How RFK could smash the two-party system In American politics, upset has become the rule


MARCH 11, 2024

The surrender of Nikki Haley — long drawn-out but long expected — has set both of America’s major parties on the same course: a limp coronation, conducted through process of elimination. Donald Trump’s path is clear, competitors fallen away, while Joe Biden is also slipping through effectively unopposed, happily ignoring token challenges by Dean Phillips and Marianne Williamson. But the frictionless progress of both candidates through their party’s internal processes is concealing a hidden truth about this year’s election. Many  Americans don’t want Joe Biden or Donald Trump. They see the race as a horror-reality show featuring two geriatrics who seem doddery, unwell, and angry at being told so. It is increasingly possible that they support independent candidates who could deprive both Trump and Biden of the votes needed to win the presidency. America could end up with a hung presidential election.

How would this come about? The Constitution requires that a victorious president wins at least 270 Electoral College votes, which they must gather from some combination of the 50 states. It now looks possible that neither mainstream candidate will manage that. For a start, the “Never Trump” and “Never Biden” voters are on the rise. Americans are now keen to explore almost any alternative, and independents are offering one in the form of the “No Labels” movement as well as Robert Kennedy Jr’s campaign. Both have received relatively little coverage so far, partially because of the juggernaut status of the Democratic Party and the GOP, but also because third-party candidates rarely do well in American elections. But, given the staggering sense of frustration nationwide with Biden and Trump and the absence of a unifying figure, an independent candidate could have a historic opportunity.

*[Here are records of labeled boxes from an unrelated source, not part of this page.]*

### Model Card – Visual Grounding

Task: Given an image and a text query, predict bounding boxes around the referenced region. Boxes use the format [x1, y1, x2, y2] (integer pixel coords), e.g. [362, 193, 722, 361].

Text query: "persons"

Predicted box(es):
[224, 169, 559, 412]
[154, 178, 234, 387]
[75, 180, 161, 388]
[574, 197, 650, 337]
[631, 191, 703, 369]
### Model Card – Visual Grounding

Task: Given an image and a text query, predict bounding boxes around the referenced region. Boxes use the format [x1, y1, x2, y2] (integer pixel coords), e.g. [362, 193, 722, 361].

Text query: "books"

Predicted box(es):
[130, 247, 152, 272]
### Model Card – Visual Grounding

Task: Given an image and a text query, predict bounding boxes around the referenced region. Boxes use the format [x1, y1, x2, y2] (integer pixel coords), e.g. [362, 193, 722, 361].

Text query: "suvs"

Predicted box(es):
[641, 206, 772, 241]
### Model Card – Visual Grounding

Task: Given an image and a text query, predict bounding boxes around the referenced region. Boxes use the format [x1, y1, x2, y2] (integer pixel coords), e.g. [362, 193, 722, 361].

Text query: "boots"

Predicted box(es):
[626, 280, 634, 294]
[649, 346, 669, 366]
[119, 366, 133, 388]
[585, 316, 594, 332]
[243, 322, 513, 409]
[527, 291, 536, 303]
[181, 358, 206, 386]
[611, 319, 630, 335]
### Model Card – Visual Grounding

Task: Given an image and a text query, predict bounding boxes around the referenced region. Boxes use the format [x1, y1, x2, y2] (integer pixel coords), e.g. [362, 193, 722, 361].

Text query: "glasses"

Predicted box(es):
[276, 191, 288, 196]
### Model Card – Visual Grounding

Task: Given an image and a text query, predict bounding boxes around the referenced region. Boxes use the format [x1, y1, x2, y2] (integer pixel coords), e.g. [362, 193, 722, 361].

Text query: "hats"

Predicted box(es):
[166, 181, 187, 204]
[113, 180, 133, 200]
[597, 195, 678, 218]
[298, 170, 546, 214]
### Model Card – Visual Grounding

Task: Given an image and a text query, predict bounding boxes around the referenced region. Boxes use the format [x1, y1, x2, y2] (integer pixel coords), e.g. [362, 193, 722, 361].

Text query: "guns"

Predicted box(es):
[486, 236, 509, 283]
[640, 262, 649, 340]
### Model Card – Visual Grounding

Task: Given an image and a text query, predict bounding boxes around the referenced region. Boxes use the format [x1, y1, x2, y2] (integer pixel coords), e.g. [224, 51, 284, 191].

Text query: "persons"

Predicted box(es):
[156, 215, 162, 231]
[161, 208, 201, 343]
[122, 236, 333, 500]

If neither Biden nor Trump reaches the required 270 Electoral College votes, the Constitution dictates that the voting shifts into a “contingent election”. This means that the incoming House of Representatives will decide the winner based on whoever can form a coalition of red and blue states and win 26 of them first. The Senate would select the vice president. Given that most Republican or Democrat politicians are hardly able to look at each other, let alone agree any deals, it seems unlikely Biden or Trump could forge that coalition. But Kennedy or the as-yet-unnamed No Labels candidate, who actively cultivate the idea of returning to centrist bipartisan solutions, potentially could, should the presidency slip into the arcana of America’s 18th-century constitutional schematics.